I think this could confuse users into thinking that a different state backend is used on the task manager to store the actual checkpoint data. If I'm not mistaken this is purely a JobManager thing, though. Also, before the naming scheme for stuff in state.backend was that state.backend.x.y was the setting of option y for state backend x. Now it looks like there is a state backend savepoints. Maybe we could change this to:

savepoints.state.backend: filesystem
savepoints.state.backend.fs.dir: hdfs:///flink/savepoints

to clarify that this is changing the state backend settings for the savepoints on the JobManager.

uce · 2015-12-07T14:14:13Z

@aljoscha I like your proposal. I will rename it accordingly.

tillrohrmann · 2015-12-07T16:03:54Z

docs/apis/savepoints.md

+under the License.
+-->
+
+Programs written in the [Data Stream API]({{ site.baseurl }}/apis/streaming_guide.html) can resume execution from a **savepoint**. Savepoints allow both updating your programs and your Flink cluster without loosing any state. This page covers all steps to trigger, restore, and dispose savepoints. For more details on how Flink handles state and failures, check out the [State in Streaming Programs]({{ site.baseurl }}/apis/state_backends.html) and [Fault Tolerance]({{ site.baseurl }}/apis/fault_tolerance.html) pages.


typo: loosing --> losing

tillrohrmann · 2015-12-07T16:10:58Z

docs/apis/savepoints.md

+
+**Note**: If you don't configure a specific directory, the checkpoint directory (config key `state.backend.fs.checkpointdir`) will be used.
+
+**Important**: A savepoint is a pointer to completed checkpoint. That means that the state of a savepoint is not only found in the savepoint file itself, but also needs the actual checkpoint data (e.g. in a set of further files).


Maybe we can say here more prominently, that state.backend.savepoints: filesystem and state.backend: jobmanager does not make sense.

+1

Let's also add it as a sanity check in the code

tillrohrmann · 2015-12-08T10:26:41Z

flink-runtime/src/main/scala/org/apache/flink/runtime/jobmanager/JobManager.scala

+
+                  // Failure, respond with the cause
+                  case scala.util.Failure(t) =>
+                    senderRef ! TriggerSavepointFailure(jobId,


If you break argument lists, then every argument is written in its own line.

tillrohrmann · 2015-12-08T11:10:46Z

Really good work @uce. I only had a comment concerning the hash generation and compatibility between topologies and some minor style comments. Once these are addressed +1 for merging.

gyfora · 2015-12-13T20:51:49Z

How do I increase the timeout for the savepoint? I rebased on the latest version but it still times out on 100000 ms.

Otherwise awesome work :)

uce · 2015-12-14T10:48:05Z

@tillrohrmann Thanks for the review. I will address the remaining points and get back.

@gyfora I changed the client timeout to INF, but it somehow got back in. I will address this. I think it's fine to have it as INF and let the checkpoint timeout handle it (default 10 mins). The user can just break out of the client (which will not cancel the savepoint though – something we can address as a follow up).

Records shown -
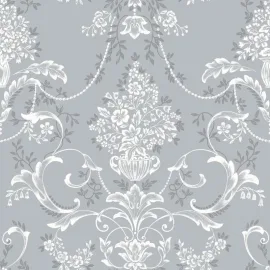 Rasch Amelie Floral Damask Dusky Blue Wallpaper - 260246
==
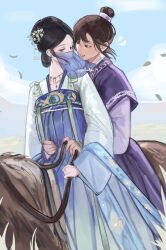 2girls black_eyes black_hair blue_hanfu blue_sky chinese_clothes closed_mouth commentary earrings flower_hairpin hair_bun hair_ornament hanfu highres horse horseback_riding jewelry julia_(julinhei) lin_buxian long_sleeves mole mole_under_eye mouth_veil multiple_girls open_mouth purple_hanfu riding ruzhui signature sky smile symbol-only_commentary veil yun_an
* * *
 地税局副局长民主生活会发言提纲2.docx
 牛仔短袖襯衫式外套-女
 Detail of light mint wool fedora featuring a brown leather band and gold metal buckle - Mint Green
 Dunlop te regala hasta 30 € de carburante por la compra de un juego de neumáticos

Your tasks -
a) Copy the part of the Flink savepoints review thread that begins at the words "tillrohrmann · 2015-12-07T16:10:58Z" and stops after "of further files).", keeping every word unchanged.
b) In the Flink savepoints review thread, rewrite the paragraph that begins "@gyfora I changed the client timeout" as a short bulleted list that keeps its main facts.
c) Pick up the Flink savepoints review thread after its last sentence and continue it.

Responses to the tasks -
a)
tillrohrmann · 2015-12-07T16:10:58Z

docs/apis/savepoints.md

+
+**Note**: If you don't configure a specific directory, the checkpoint directory (config key `state.backend.fs.checkpointdir`) will be used.
+
+**Important**: A savepoint is a pointer to completed checkpoint. That means that the state of a savepoint is not only found in the savepoint file itself, but also needs the actual checkpoint data (e.g. in a set of further files).

b)
- The client timeout had been changed to INF, but the old value somehow came back. This will be fixed.
- Keeping the client timeout at INF is seen as fine, with the checkpoint timeout (default 10 minutes) handling the limit.
- The user can break out of the client. That does not cancel the savepoint, which could be addressed in a follow-up.

c)
gyfora · 2015-12-14T20:50:07Z

I think we should first check whether the savepoint exists or not before trying to restore from it. Currently an invalid savepoint will send the job into a restart loop.

uce · 2015-12-16T14:07:31Z

I've addressed the last comments.

Regarding the deterministic hashing and ordering of the graph: changing anything but the user function changes the hash (if not specified manually).

If we don't want this, we will run into collisions when you have the same transformations more than once in the graph. I think it is OK to be aggressive with this in the beginning. I've tried to make this point clearer in the docs.

aljoscha · 2015-12-16T14:09:47Z

I think this is good behavior, it is conservative and if users want it differently they can manually specify the ID.

gyfora · 2015-12-30T16:54:47Z

Should we merge this?

gyfora · 2016-01-04T20:48:08Z

I rebased your branch on the current master, if you want you can use this :)

https://github.com/gyfora/flink/commits/ufuk-2976-rebased

uce · 2016-01-11T09:12:29Z

Thanks Gyula! I will rebase and merge this if there are no objections.

…tarts

…on stream node hash [comments] Remove unused argument to method [comments] Add more comments to stream node hashing Add name to hash in order to detect swapped nodes when they have names Improve error message on non-unique user-specified IDs [comments] Add comment to stream node hashing

…cutionGraph

…nter

uce · 2016-01-11T13:33:49Z

I've rebased this. Waiting for Travis and then merging...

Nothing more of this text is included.